The problem
Could you continue the post below about a Halloween visit to Glamis Castle, picking up after its last sentence and ignoring the data that follows it?

Text provided
>>

The Sunday Post: Halloween Fun

With Halloween happening on a weekday night this year, my friends and I had a bit of seasonal fun this weekend at this lovely place: Glamis Castle.

 

 

Glamis is my favourite castle hands down (and I have visited ... many). It's not just the Macbeth connection, or the connection with Queen Mother, or anything like that, it is because they (still privately owned by the Strathmores) really care about the place and about making visitors feel welcome. There is always something special about what they put on. And it is a community thing - the castle is staffed by locals who have been there for a long time, the guides have been there forever, the old castle kitchens (now the restaurant) uses local produce from the estate, etc. I seriously love visiting this place and try to do so at least once every year. 

 
This year, the castle put on a Halloween event - A Halloween themed tour of the castle and they also made up a Macbeth inspired walk around the grounds that was fitted with sculptures and a light and sound installation.
 
 
One of my friends has problems with her eyesight at the moment and can't really manage well in the dark. So, we decided to get there in the afternoon and walk around the castle gardens and woods first, while there was still daylight.
It was so much fun. The other friend who came was a bit sceptical at first because, well, how much fun can trees with lights really be, right? However, we spent nearly the whole walk laughing and being shocked by the sounds. At one point my sceptical friend found a big, bright red button in from of the witches sculpture - of course she pressed it! The thunder, lightning, and smoke that ensued set us jumping. One of us even lost her shoe! Seriously, we had so much fun.

<<

Data

>>

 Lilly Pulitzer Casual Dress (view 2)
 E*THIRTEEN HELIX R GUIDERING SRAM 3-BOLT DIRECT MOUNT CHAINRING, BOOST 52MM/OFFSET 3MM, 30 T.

<<

Reply to the task
 
 
After the woods, we joined the castle tour that we had booked. It was fab! They had dimmed the lights so the parts of the castle were completely dark, others just lit by candles. They decorated everything with gargoyles, skeletons, cob webs ... and live actors dressed as ghosts, zombies, knights, witches...all turning up at random times to make you feel really, erm, uneasy. 
 
(This photo was one I found on the Glamis Castle Facebook page.)
 
The tour told only of the castle's ghosts and gory stories, and a little history. Not much history, tho, because this was a Halloween tour and there were kids present (who might have been bored). And still, we all learned something new. 
 
At the end of the tour, I ended up as a tribute to the resident witches but managed to escape just in time to follow my friends to the old castle kitchens for homemade roast pumpkin soup and a well deserved and absolutely huge pot of tea. 
 
 
So much fun.
 
On top of that, I picked up from the tour that there seems to be a connection between Glamis and Bonnie Dundee (Graham Claverhouse or Bloody Dundee) - who was the subject of Josephine Tey's only (as far as I know) work of non-fiction (which is on my TBR). And because of how rabbit holes work, I now need to know what the connection is. (There is a portrait of Claverhouse in the portrait gallery at Glamis...) 
 
 
Happy Sunday!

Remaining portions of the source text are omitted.